Felix Holzner mit einem Teil seines Teams in den Räumen des Zürcher Technoparks.

 

Weltweit auf Kundenfang

Während an der «Heimatfront» noch gekämpft wird, geht der Ausbau eines internationalen Vertriebsnetzes und die Suche nach neuen Kunden und Märkten weiter. Da die Technologie insgesamt noch in den Kinderschuhen steckt, lässt sich das wichtigste Anwendungsfeld des NanoFrazors noch nicht exakt bestimmen. Derzeit handelt es sich dabei wohl um die Produktion von Stempeln, die dann für die Massenherstellung etwa für Computer-Platinen verwendet werden. Denkbar ist aber allemal, dass der Apparat in einigen Jahren auf ganz anderen Produktions- oder Dienstleistungsfeldern eingesetzt wird. Aufgrund der dynamischen Weiterentwicklung, die SwissLitho durchmacht und der Einzigartigkeit der Technologie kann auch kein anderes Unternehmen als klarer Hauptkonkurrent ausgemacht werden. Vielmehr sind dies laut Holzner alle Hersteller der seit Jahrzehnten etablierten und bewährten Elektronenstrahlmethode sowie anderer neuartiger Technologien für Forschungseinrichtungen, die zwar grundverschieden vom NanoFrazor sind, aber dennoch um die gleichen Fördertöpfe ringen.

Hochgestecktes Ziel: Der NanoFrazor soll zur Standardapparatur im Bereich der Gestaltung winziger Nanostrukturen werden.

 

Dem Team, bestehend aus 13 Mitarbeitern aus zehn Ländern, gelang es trotz Neulingsdasein in nur wenigen Monaten, ein weltweites Netz von Distributoren und Vertragspartnern aufzustellen. SwissLitho ist mittlerweile in allen wichtigen Regionen der Welt vertreten. Seine Vertriebspartner finden sich in China, Japan, Südkorea, Indien, Israel, Südamerika und den Vereinigten Staaten. Die grössten Hoffnungen ruhen dabei, wie aus dieser Aufzählung schon ersichtlich wird, auf Asien. Der zuletzt gefertigte NanoFrazor wurde allerdings erst kürzlich in die westliche Hemisphäre zu einem eher unkonventionellen Kunden geliefert – dem Forschungslabor der US Air Force. 

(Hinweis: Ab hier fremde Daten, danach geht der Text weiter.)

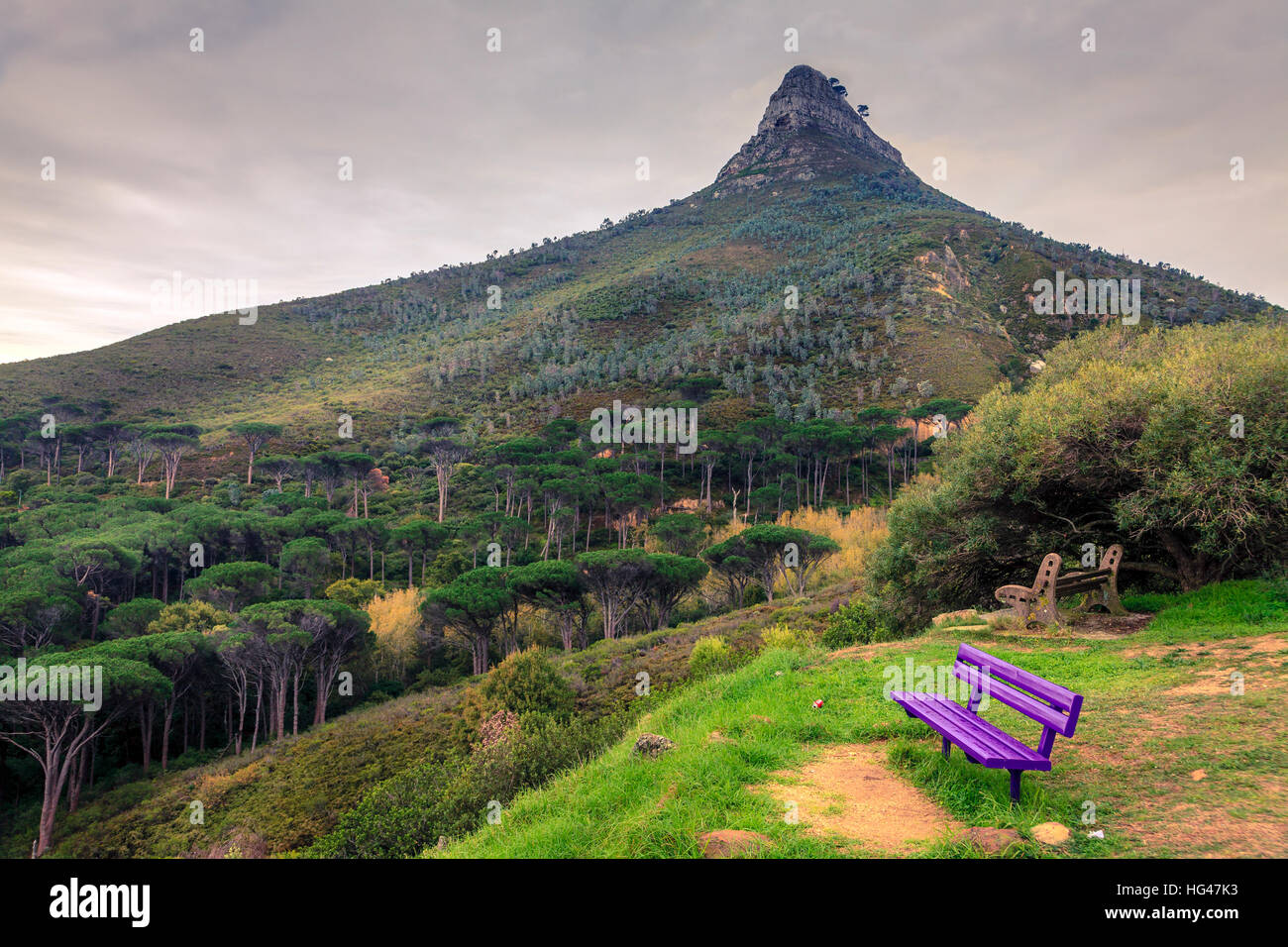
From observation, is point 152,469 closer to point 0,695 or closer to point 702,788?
point 0,695

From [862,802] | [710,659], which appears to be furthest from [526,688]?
[862,802]

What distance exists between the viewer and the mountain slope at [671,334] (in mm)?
64188

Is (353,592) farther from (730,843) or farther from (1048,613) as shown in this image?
(730,843)

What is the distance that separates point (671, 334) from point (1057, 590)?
7407 cm

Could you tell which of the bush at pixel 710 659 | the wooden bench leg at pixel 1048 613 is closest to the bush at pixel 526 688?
the bush at pixel 710 659

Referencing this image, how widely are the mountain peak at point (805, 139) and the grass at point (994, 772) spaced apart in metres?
161

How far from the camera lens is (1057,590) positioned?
34.4 ft

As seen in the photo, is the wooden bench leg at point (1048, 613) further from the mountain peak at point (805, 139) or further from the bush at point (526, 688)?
the mountain peak at point (805, 139)

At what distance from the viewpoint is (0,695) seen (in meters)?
19.4

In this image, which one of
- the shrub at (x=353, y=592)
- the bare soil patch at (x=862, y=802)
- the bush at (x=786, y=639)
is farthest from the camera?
the shrub at (x=353, y=592)

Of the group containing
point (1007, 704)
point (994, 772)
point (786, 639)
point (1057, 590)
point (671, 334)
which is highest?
point (671, 334)

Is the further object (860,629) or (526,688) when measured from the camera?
(526,688)

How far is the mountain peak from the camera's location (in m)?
150
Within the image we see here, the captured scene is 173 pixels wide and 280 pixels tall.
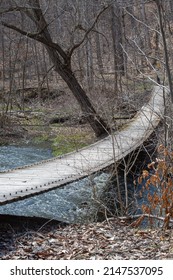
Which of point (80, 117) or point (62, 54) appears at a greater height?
point (62, 54)

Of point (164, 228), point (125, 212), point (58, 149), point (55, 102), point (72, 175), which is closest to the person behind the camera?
point (164, 228)

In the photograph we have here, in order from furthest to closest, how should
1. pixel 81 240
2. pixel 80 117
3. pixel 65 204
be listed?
pixel 80 117
pixel 65 204
pixel 81 240

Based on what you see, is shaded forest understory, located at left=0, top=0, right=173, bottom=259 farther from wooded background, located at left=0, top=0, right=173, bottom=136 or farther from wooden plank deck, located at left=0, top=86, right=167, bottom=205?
wooden plank deck, located at left=0, top=86, right=167, bottom=205

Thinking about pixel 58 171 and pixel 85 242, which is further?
pixel 58 171

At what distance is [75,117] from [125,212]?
10548mm

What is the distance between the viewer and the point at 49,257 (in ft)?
19.3

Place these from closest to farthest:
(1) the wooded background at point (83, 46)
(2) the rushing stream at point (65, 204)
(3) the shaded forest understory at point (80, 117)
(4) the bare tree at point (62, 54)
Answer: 1. (3) the shaded forest understory at point (80, 117)
2. (2) the rushing stream at point (65, 204)
3. (1) the wooded background at point (83, 46)
4. (4) the bare tree at point (62, 54)

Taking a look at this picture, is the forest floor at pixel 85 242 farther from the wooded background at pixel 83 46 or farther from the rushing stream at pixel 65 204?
the wooded background at pixel 83 46

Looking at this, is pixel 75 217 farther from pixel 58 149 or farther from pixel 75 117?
pixel 75 117

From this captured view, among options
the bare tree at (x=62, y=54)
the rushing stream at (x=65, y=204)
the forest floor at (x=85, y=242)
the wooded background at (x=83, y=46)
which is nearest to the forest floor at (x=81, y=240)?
the forest floor at (x=85, y=242)

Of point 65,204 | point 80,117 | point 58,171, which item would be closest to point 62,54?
point 80,117

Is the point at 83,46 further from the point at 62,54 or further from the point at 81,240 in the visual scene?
the point at 81,240

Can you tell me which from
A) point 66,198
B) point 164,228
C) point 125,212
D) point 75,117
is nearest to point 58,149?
point 75,117

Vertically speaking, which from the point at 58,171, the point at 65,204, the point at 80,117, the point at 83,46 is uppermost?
the point at 83,46
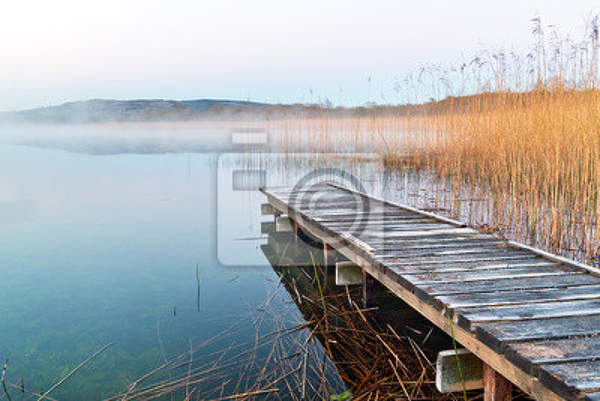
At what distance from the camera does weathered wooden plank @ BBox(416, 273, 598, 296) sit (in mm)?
1640

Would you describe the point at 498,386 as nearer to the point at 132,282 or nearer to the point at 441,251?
the point at 441,251

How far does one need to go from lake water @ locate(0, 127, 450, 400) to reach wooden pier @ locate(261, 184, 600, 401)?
584 millimetres

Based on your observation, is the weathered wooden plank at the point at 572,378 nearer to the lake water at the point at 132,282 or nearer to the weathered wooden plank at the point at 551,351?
the weathered wooden plank at the point at 551,351

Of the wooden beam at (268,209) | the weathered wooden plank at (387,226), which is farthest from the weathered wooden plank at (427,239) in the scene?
the wooden beam at (268,209)

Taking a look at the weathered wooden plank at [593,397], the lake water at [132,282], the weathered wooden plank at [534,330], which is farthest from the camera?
the lake water at [132,282]

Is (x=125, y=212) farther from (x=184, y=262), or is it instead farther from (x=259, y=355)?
(x=259, y=355)

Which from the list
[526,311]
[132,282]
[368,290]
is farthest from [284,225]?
[526,311]

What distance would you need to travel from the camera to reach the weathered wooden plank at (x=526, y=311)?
1372 millimetres

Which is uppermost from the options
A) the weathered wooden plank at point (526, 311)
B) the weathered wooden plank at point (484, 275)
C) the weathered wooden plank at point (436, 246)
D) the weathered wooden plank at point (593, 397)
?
the weathered wooden plank at point (436, 246)

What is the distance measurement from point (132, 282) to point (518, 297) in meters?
2.87

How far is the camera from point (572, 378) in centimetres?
103

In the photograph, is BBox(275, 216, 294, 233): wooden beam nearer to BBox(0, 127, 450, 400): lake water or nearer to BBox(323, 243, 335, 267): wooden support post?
BBox(0, 127, 450, 400): lake water

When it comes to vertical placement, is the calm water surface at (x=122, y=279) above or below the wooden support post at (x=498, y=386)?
below

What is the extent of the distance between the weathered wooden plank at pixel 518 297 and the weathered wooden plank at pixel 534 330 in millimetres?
155
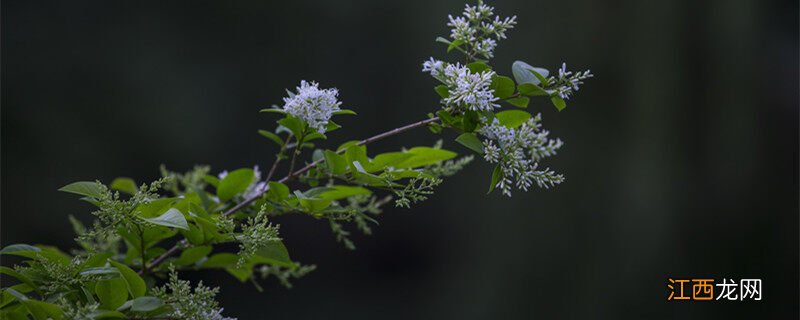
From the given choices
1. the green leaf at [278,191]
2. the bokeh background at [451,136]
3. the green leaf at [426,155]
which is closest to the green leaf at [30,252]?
the green leaf at [278,191]

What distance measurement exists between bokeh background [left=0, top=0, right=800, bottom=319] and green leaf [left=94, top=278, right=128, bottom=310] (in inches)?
44.9

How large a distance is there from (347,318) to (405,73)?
0.63 meters

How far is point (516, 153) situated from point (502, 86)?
0.17 ft

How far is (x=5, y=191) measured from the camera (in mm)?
1506

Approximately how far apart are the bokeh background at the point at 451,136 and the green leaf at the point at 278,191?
1070 mm

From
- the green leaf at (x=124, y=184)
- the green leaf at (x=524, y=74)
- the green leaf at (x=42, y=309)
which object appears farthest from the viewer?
the green leaf at (x=124, y=184)

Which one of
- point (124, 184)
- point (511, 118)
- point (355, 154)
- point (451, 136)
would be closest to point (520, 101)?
point (511, 118)

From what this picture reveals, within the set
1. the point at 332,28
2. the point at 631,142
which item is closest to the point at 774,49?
the point at 631,142

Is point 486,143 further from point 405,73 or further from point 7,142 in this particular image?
point 7,142

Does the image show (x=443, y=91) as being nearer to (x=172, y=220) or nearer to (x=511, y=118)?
(x=511, y=118)

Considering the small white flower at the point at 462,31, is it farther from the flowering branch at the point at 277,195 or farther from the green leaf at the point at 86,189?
the green leaf at the point at 86,189

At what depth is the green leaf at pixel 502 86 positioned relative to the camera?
1.49 ft

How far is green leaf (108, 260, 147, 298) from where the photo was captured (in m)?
0.41

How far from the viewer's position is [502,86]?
46 cm
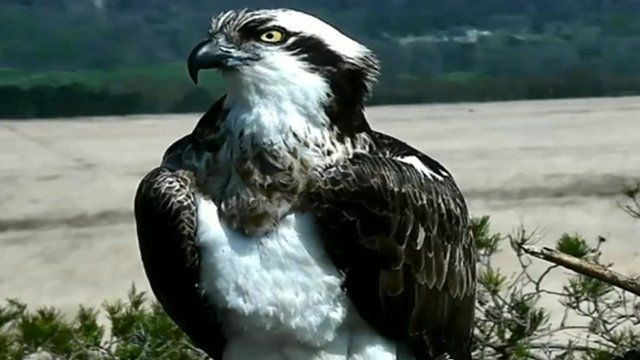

Die Chancen stehen gut, dass Felix Holzner und Philip Paul ihr selbst gestecktes Ziel erreichen werden. Für kommendes Jahr ist anvisiert, fünf Geräte zu verkaufen und mit Produkterweiterungen die Grundlage für ein starkes Wachstum in den darauffolgenden Jahren zu schaffen. Entscheidend wird sein, dass sich SwissLitho an seinem Schweizer Standort auf ein Umfeld stützen kann, das junge, innovative Unternehmen fördert. So profitiert SwissLitho neben den EU-Projekten auch stark von nationalen Förderprojekten der Kommission für Innovation und Technologie (KTI) und den zahlreichen Möglichkeiten und Angeboten innerhalb der Schweizer Start-up-Szene. Wenn es weiterhin gut läuft, zahlt SwissLitho das in sie gesetzte Vertrauen mit weiterem Wachstum und damit einhergehenden Jobs und Steuern zurück. 

Der NanoFrazor ist im Gegensatz zu herkömmlichen Verfahren in der Lage, dreidimensionale Oberflächenstrukturen mit Nanometerpräzision herzustellen und darüber hinaus auch gleichzeitig zu vermessen.